WHAT THE EXERCISE ASKS: Reproduce every line of the data below word for word, omitting the pictures.
▼
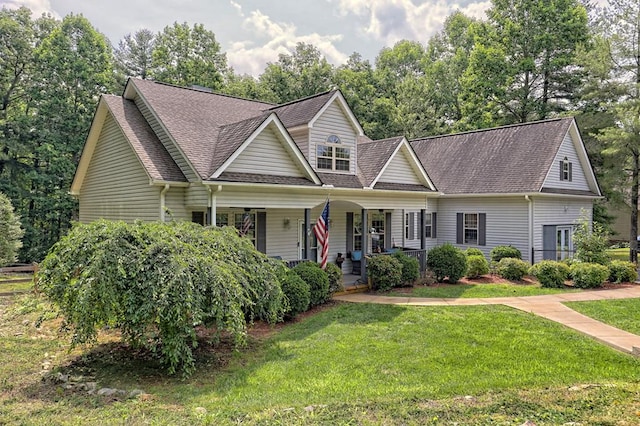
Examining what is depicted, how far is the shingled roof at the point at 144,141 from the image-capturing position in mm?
11617

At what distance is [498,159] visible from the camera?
819 inches

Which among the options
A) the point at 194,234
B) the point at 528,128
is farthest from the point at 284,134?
the point at 528,128

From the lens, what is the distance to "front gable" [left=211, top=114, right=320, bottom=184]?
11781 mm

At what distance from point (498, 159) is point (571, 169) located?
3.42 m

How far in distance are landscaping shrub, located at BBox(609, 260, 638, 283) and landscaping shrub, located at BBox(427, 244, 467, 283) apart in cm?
522

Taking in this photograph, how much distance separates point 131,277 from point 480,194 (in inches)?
655

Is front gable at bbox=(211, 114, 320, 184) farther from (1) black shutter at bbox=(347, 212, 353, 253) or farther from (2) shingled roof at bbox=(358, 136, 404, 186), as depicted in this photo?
(1) black shutter at bbox=(347, 212, 353, 253)

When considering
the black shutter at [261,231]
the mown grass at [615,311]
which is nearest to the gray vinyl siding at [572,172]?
the mown grass at [615,311]

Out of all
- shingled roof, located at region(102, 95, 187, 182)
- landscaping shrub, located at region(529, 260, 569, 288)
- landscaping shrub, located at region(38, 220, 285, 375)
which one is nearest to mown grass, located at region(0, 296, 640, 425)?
landscaping shrub, located at region(38, 220, 285, 375)

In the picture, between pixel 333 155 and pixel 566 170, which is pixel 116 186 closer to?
pixel 333 155

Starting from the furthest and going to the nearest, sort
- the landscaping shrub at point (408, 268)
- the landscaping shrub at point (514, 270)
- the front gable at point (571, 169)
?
the front gable at point (571, 169)
the landscaping shrub at point (514, 270)
the landscaping shrub at point (408, 268)

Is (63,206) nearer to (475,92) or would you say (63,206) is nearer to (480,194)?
(480,194)

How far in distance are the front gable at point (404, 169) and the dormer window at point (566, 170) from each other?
7.71 meters

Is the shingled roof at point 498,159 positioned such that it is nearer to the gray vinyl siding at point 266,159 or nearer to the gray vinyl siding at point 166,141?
▲
EXERCISE OUTPUT:
Examining what is depicted, how far is the shingled roof at the point at 144,141 from the image-capturing position in mm?
11617

At what distance is [498,159] visible from the camera?
819 inches

Which among the options
A) the point at 194,234
B) the point at 528,128
is farthest from the point at 284,134?
the point at 528,128

From the lens, what is the distance to "front gable" [left=211, top=114, right=320, bottom=184]?
11781 mm

At what distance from point (498, 159) is point (571, 169) located?
3.42 m

How far in distance are landscaping shrub, located at BBox(609, 260, 638, 283) and landscaping shrub, located at BBox(427, 244, 467, 283) apart in cm?
522

Taking in this photograph, how much distance separates point 131,277 from point 480,194 (in inches)?
655

Is front gable at bbox=(211, 114, 320, 184) farther from (1) black shutter at bbox=(347, 212, 353, 253) or farther from (2) shingled roof at bbox=(358, 136, 404, 186), as depicted in this photo?
(1) black shutter at bbox=(347, 212, 353, 253)

When considering
the black shutter at [261,231]
the mown grass at [615,311]
which is nearest to the gray vinyl siding at [572,172]?
the mown grass at [615,311]

Out of all
- shingled roof, located at region(102, 95, 187, 182)
- landscaping shrub, located at region(529, 260, 569, 288)
- landscaping shrub, located at region(38, 220, 285, 375)
which one is nearest to mown grass, located at region(0, 296, 640, 425)?
landscaping shrub, located at region(38, 220, 285, 375)

In the picture, between pixel 333 155 and pixel 566 170, which is pixel 116 186 closer to?
pixel 333 155

Starting from the furthest and going to the nearest, sort
- the landscaping shrub at point (408, 268)
- the landscaping shrub at point (514, 270)
- the front gable at point (571, 169)
?
the front gable at point (571, 169)
the landscaping shrub at point (514, 270)
the landscaping shrub at point (408, 268)

Is (63,206) nearer to (475,92) or would you say (63,206) is nearer to (480,194)?
(480,194)

How far in distance are the front gable at point (404, 169) and the dormer window at point (566, 170) from each other?
7.71 meters

Is the shingled roof at point 498,159 positioned such that it is nearer to the gray vinyl siding at point 266,159 or nearer to the gray vinyl siding at point 166,141?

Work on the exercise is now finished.